===== Provided text

So the next opportunity recently came knocking on Kodak’s doors: the COVID-19 pandemic. Kodak announced it would begin production of pharmaceutical materials. Like in 1988, they are again justifying their incursion into pharmaceuticals, this time touting their manufacturing capacity. It was perfect timing as the Trump administration agreed to a $765 million government loan to launch a new division called Kodak Pharmaceuticals, which was to eventually produce as much as 25% of the active ingredients for generic medications in the United States. The deal helped fulfill a key Trump administration priority to reduce dependence on foreign production of drugs and other crucial products.
Kodak CEO Jim Continenza called its new chemical business “the heart of who we are,“just like they did in 1988 when they bought a failed drug company and reasoned that it was a “natural” acquisition for them. Following the news, Kodak’s stock surged a whopping 530% in about 5 days. Kodak’s stock rose so fast it tripped 20 circuit breakers in a single day. But then the other shoe dropped on Kodak as the company was accused of wrongdoing, launching an SEC investigation. Eastman Kodak shares plummeted after the government put the brakes on the pending deal that would help it produce generic drug ingredients.
Apparently on July 27, a day before the loan was officially announced, more than 1 million shares of Kodak stock exchanged hands, roughly quadruple its daily average, according to Senator Elizabeth Warren, who exposed the possible wrongdoing. She also noted that shortly before the announcement, Kodak Executive Chairman James Continenza bought about 46,700 shares, although Continenza regularly purchased Kodak stock since joining the company in 2013, the company said, and has not sold any of it.
Kodak officials are still hopeful that they will be exonerated and that they will be in a perfect strategic position to produce pharmaceuticals at a time when the US must diminish its foreign independence. In the meantime, its nail-biting time for Kodak as it once again faces a crossroads of where to go in the future. It all goes back to the fateful decision not to move away from filmand to expand the digital business. Sometimes businesses make decisions that impact their future and there seems no escape from the bad decisions that were made.
For businesses there’s much to be learned from the Kodak debacle. For one, being on top of consumer demands and trends is key. It is critical to pay attention to competition and to try to be ahead of the curve by anticipating future trends. Turning a blind eye to the realities of an industry is a prescription for disaster.
Although Kodak officials no doubt evaluated their business from time to time, they failed to appreciate that the brand is only as good as its success. They seemed to feel that their brand was so strong that they would overcome any changes in the industry. For example, they successfully weathered the challenge of Polaroid with its instant photos.
Their willingness to switch focus to pharmaceuticals is not a bad thing and some businesses should also explore venturing into other opportunities, but relying on the government to create the business might just be their most recent undoing. Kodak is a business story that will long be studied but hopefully the lessons to be learned will not be lost on a new generation of businesses.

==========
===== Data for analysis

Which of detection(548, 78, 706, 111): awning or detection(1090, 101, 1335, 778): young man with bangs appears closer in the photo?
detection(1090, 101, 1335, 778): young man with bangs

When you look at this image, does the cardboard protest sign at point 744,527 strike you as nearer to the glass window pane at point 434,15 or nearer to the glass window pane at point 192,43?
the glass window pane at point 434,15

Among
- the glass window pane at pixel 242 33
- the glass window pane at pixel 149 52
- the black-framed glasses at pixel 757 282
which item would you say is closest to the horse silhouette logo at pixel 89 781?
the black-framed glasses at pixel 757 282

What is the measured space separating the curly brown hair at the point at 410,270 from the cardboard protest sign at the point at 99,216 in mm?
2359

==========

* Task instructions *
1 - Turn the paragraph of the Kodak passage that begins "So the next opportunity" into a short bulleted list that keeps its main facts.
2 - Answer these questions from the Kodak passage:
(a) By what percentage did Kodak's stock surge in about 5 days?
(b) About how many shares did James Continenza buy shortly before the announcement?
(c) Whose instant photos does the passage say Kodak successfully weathered as a challenge?
The data is separate material and is not part of the Kodak passage.

* Solutions for each task *
1 -
- The COVID-19 pandemic gave Kodak its next opportunity.
- Kodak announced that it would begin producing pharmaceutical materials and pointed to its manufacturing capacity as justification.
- The Trump administration agreed to a $765 million government loan to launch a new division, Kodak Pharmaceuticals.
- The division was eventually to produce as much as 25% of the active ingredients for generic medications in the United States.
- The deal served a key administration priority: reducing dependence on foreign production of drugs and other crucial products.

2 -
(a) 530%
(b) About 46,700
(c) Polaroid's